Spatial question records
———

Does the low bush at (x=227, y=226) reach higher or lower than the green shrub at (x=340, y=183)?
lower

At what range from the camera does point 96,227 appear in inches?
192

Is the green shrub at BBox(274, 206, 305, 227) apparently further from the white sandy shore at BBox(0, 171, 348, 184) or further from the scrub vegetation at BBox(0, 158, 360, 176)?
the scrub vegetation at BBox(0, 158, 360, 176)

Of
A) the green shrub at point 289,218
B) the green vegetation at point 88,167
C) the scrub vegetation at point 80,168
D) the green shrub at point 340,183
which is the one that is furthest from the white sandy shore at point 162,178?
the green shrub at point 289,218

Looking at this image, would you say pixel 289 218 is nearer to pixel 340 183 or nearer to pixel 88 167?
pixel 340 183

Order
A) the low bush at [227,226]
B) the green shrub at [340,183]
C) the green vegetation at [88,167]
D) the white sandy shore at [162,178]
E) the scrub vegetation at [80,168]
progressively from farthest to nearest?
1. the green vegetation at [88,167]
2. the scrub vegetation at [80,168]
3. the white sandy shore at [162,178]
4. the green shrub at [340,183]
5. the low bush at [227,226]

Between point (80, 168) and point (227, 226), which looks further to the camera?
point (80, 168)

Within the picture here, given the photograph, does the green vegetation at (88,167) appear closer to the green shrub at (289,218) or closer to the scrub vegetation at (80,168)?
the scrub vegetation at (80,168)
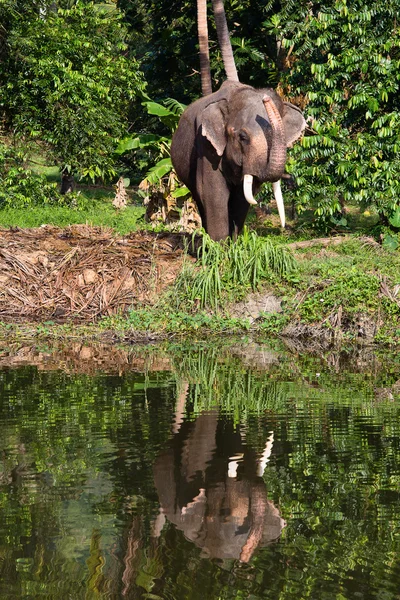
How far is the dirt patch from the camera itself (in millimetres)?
12344

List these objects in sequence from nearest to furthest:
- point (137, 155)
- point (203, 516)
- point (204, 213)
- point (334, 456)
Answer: point (203, 516) → point (334, 456) → point (204, 213) → point (137, 155)

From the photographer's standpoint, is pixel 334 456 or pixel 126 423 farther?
pixel 126 423

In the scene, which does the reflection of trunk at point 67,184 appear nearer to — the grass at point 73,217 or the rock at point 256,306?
the grass at point 73,217

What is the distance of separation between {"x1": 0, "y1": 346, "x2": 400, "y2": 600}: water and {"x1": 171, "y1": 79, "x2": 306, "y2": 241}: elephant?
342 centimetres

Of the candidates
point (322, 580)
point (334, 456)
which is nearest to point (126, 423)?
point (334, 456)

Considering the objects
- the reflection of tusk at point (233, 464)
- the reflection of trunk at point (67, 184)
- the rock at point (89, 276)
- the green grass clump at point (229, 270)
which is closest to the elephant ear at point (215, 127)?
the green grass clump at point (229, 270)

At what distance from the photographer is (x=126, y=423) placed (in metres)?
7.05

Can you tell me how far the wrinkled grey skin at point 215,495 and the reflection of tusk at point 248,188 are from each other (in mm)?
5042

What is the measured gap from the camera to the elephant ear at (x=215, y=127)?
1188 centimetres

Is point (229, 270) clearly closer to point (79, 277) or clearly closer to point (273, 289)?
point (273, 289)

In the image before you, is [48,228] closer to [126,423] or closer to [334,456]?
[126,423]

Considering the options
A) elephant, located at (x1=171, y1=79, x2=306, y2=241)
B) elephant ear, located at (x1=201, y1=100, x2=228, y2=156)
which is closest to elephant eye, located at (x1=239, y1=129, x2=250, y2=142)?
elephant, located at (x1=171, y1=79, x2=306, y2=241)

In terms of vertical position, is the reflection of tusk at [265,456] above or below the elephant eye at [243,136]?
below

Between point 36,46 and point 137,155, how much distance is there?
684cm
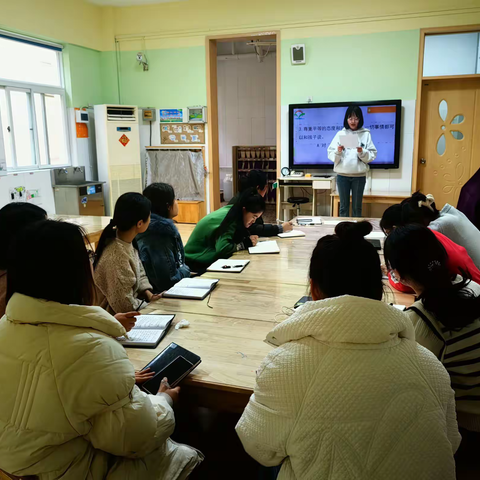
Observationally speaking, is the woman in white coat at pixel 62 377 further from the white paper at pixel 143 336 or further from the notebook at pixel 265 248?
the notebook at pixel 265 248

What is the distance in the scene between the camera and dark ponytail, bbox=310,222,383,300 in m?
1.21

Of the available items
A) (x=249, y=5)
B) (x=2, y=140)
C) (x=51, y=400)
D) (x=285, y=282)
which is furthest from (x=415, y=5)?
(x=51, y=400)

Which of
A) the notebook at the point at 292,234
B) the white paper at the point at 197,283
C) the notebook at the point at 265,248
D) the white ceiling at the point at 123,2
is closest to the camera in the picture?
the white paper at the point at 197,283

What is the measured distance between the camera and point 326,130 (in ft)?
21.1

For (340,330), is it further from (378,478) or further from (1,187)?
→ (1,187)

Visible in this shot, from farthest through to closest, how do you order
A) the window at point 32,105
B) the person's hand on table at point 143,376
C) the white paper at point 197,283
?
the window at point 32,105 → the white paper at point 197,283 → the person's hand on table at point 143,376

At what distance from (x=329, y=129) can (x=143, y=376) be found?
5477 millimetres

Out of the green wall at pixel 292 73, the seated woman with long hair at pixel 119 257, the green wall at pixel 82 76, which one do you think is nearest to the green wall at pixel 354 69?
the green wall at pixel 292 73

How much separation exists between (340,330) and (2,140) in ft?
18.5

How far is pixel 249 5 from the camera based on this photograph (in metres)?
6.52

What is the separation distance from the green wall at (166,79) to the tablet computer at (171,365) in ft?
19.4

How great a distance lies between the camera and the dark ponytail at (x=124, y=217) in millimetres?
2348

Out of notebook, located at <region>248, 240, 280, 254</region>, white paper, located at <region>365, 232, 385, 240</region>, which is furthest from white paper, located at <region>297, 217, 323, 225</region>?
notebook, located at <region>248, 240, 280, 254</region>

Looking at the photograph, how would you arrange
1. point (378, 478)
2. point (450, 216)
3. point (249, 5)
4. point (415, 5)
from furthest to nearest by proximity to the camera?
point (249, 5), point (415, 5), point (450, 216), point (378, 478)
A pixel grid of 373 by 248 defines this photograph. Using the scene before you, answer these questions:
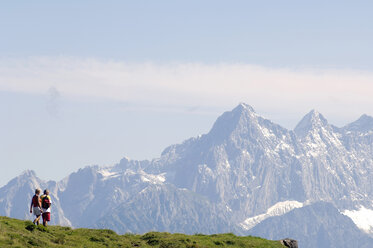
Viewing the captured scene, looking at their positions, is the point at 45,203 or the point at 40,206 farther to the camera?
the point at 45,203

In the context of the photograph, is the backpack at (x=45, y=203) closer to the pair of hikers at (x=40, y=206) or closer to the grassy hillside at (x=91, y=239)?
the pair of hikers at (x=40, y=206)

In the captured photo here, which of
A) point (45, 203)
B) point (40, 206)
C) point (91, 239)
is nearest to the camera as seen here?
point (40, 206)

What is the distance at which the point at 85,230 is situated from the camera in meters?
61.2

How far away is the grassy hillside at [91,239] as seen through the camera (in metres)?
49.9

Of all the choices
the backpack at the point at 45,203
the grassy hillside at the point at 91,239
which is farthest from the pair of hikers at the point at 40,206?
the grassy hillside at the point at 91,239

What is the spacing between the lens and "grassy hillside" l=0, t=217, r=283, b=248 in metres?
49.9

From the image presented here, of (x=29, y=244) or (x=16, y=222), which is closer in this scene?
(x=29, y=244)

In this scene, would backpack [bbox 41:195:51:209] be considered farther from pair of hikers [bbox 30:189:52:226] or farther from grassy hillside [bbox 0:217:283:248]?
grassy hillside [bbox 0:217:283:248]

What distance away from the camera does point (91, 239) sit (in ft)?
188

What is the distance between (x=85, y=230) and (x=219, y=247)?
44.3 feet

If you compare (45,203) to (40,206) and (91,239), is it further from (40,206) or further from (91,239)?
(91,239)

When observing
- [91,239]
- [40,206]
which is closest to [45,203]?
[40,206]

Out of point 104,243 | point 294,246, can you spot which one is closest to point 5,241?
point 104,243

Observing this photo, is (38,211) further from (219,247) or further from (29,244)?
(219,247)
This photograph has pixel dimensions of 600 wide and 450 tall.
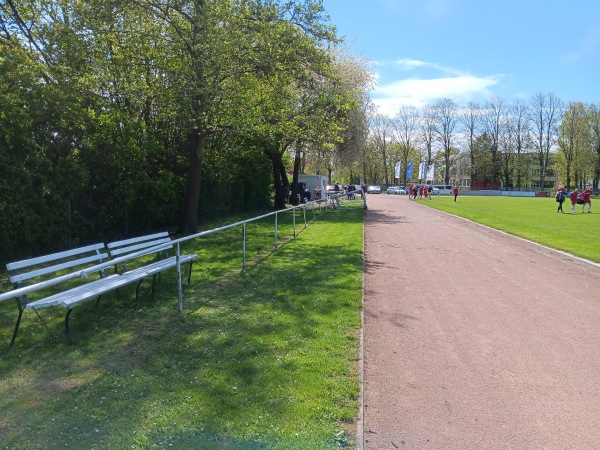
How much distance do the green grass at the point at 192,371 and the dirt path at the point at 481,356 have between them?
0.35m

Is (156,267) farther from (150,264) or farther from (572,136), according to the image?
(572,136)

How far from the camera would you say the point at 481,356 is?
17.4 ft

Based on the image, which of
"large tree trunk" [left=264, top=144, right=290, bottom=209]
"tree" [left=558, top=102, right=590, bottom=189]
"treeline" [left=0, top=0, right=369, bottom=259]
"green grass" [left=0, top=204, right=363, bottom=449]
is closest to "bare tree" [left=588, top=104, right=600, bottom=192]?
"tree" [left=558, top=102, right=590, bottom=189]

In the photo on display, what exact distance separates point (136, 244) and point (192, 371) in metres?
4.89

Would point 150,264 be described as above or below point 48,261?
below

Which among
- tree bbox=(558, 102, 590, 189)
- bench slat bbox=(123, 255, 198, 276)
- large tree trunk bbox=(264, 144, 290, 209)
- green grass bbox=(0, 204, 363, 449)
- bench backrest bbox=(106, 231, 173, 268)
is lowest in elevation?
green grass bbox=(0, 204, 363, 449)

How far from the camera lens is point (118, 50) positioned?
14523mm

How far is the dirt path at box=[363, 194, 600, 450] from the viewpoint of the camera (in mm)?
3752

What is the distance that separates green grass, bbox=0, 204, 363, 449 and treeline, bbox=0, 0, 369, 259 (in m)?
4.23

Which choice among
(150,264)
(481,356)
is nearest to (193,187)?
(150,264)

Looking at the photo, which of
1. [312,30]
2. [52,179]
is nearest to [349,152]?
[312,30]

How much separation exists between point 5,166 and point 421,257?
889 cm

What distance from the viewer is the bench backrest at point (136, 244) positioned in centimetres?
790

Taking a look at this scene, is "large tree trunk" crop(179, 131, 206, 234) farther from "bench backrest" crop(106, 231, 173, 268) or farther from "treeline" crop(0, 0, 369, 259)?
"bench backrest" crop(106, 231, 173, 268)
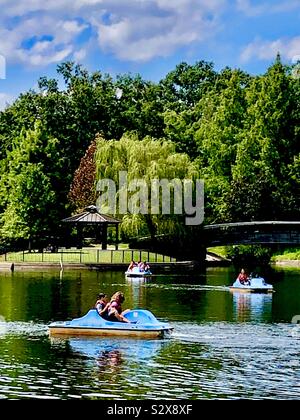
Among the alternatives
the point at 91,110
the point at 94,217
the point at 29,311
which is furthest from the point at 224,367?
the point at 91,110

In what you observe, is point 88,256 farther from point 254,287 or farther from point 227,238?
point 254,287

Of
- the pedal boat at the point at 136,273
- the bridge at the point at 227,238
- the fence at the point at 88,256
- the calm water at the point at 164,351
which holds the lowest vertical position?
the calm water at the point at 164,351

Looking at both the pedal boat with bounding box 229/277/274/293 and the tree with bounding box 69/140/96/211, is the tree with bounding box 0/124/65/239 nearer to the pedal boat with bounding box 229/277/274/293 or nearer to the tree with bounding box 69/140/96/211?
the tree with bounding box 69/140/96/211

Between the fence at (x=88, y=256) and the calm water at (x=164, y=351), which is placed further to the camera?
the fence at (x=88, y=256)

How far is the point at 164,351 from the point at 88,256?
102ft

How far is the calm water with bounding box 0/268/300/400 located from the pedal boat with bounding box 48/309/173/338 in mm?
343

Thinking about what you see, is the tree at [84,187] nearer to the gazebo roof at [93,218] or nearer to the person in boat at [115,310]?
the gazebo roof at [93,218]

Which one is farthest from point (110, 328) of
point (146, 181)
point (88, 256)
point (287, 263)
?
point (287, 263)

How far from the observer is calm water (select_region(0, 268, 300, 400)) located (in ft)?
56.9

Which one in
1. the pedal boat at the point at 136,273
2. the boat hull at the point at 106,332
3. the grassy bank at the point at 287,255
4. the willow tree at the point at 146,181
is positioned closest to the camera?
the boat hull at the point at 106,332

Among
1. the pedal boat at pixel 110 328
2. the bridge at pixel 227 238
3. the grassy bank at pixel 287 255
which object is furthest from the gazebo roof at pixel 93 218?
the pedal boat at pixel 110 328

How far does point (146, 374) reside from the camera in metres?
19.0

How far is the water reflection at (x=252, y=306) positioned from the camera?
29312 millimetres

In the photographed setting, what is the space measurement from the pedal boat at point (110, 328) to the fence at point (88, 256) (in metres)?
27.3
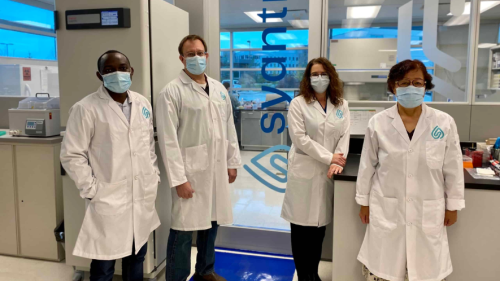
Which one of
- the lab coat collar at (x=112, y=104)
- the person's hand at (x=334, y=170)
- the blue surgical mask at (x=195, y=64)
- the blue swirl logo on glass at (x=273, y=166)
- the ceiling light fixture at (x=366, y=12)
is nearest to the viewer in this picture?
the lab coat collar at (x=112, y=104)

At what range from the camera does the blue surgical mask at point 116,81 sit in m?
1.80

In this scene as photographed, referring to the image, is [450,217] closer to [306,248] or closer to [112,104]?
[306,248]

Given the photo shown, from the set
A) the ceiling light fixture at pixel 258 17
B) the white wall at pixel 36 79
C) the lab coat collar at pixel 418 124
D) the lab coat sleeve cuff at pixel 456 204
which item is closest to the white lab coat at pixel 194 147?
the ceiling light fixture at pixel 258 17

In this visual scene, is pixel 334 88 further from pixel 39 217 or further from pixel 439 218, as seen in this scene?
pixel 39 217

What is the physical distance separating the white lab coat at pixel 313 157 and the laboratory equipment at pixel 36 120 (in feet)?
5.86

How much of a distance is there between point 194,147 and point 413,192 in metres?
1.14

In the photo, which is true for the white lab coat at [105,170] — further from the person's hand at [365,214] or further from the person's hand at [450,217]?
the person's hand at [450,217]

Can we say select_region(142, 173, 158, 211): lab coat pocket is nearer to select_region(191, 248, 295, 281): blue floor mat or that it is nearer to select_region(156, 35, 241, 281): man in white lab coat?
select_region(156, 35, 241, 281): man in white lab coat

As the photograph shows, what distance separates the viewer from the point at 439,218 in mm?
1649

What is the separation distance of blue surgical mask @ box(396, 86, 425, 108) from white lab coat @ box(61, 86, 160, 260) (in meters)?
1.28

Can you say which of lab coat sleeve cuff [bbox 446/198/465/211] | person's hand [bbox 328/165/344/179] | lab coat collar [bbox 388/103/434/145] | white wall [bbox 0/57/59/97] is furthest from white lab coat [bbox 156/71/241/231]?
white wall [bbox 0/57/59/97]

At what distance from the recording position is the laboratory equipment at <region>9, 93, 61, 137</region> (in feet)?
8.80

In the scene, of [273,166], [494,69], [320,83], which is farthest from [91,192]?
[494,69]

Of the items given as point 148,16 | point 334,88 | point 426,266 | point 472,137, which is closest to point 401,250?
point 426,266
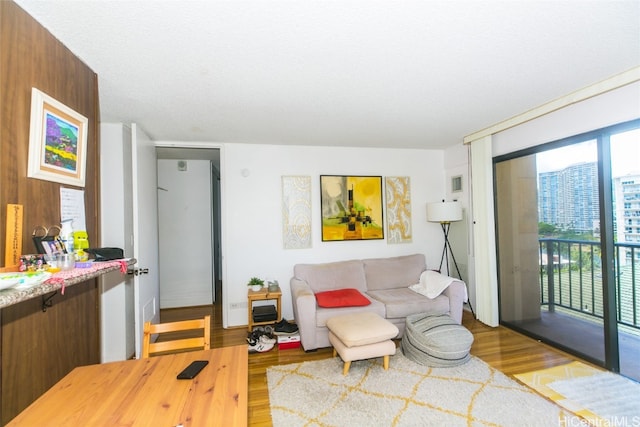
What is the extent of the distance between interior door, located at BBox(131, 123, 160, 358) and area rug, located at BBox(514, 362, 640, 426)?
352 centimetres

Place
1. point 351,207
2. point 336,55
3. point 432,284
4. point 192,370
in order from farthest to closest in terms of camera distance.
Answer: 1. point 351,207
2. point 432,284
3. point 336,55
4. point 192,370

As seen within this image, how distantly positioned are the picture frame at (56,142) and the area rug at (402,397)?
2.07 meters

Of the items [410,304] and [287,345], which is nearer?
[287,345]

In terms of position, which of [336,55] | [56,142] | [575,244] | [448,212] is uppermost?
[336,55]

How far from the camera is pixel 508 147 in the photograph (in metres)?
3.50

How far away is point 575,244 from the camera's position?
2910 millimetres

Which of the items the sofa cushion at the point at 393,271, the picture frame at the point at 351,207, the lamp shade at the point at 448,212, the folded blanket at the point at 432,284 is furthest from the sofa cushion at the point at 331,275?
the lamp shade at the point at 448,212

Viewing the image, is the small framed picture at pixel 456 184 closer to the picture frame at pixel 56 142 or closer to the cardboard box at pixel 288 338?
the cardboard box at pixel 288 338

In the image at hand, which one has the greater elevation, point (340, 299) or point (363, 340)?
point (340, 299)

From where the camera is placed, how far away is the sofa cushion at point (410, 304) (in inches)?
128

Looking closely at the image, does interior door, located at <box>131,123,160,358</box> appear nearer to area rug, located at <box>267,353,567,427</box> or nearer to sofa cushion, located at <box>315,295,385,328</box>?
area rug, located at <box>267,353,567,427</box>

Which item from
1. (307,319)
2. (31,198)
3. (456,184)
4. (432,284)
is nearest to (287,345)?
(307,319)

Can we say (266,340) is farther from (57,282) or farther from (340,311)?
(57,282)

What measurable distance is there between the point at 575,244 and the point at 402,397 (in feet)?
7.75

———

Copy the lines above exactly, beginning at the line that contains "Given the photo shown, from the set" and stopping after the line that contains "D) the lab coat sleeve cuff at pixel 456 204".

**Expected output**
Given the photo shown, from the set
A) the ceiling light fixture at pixel 258 17
B) the white wall at pixel 36 79
C) the lab coat collar at pixel 418 124
D) the lab coat sleeve cuff at pixel 456 204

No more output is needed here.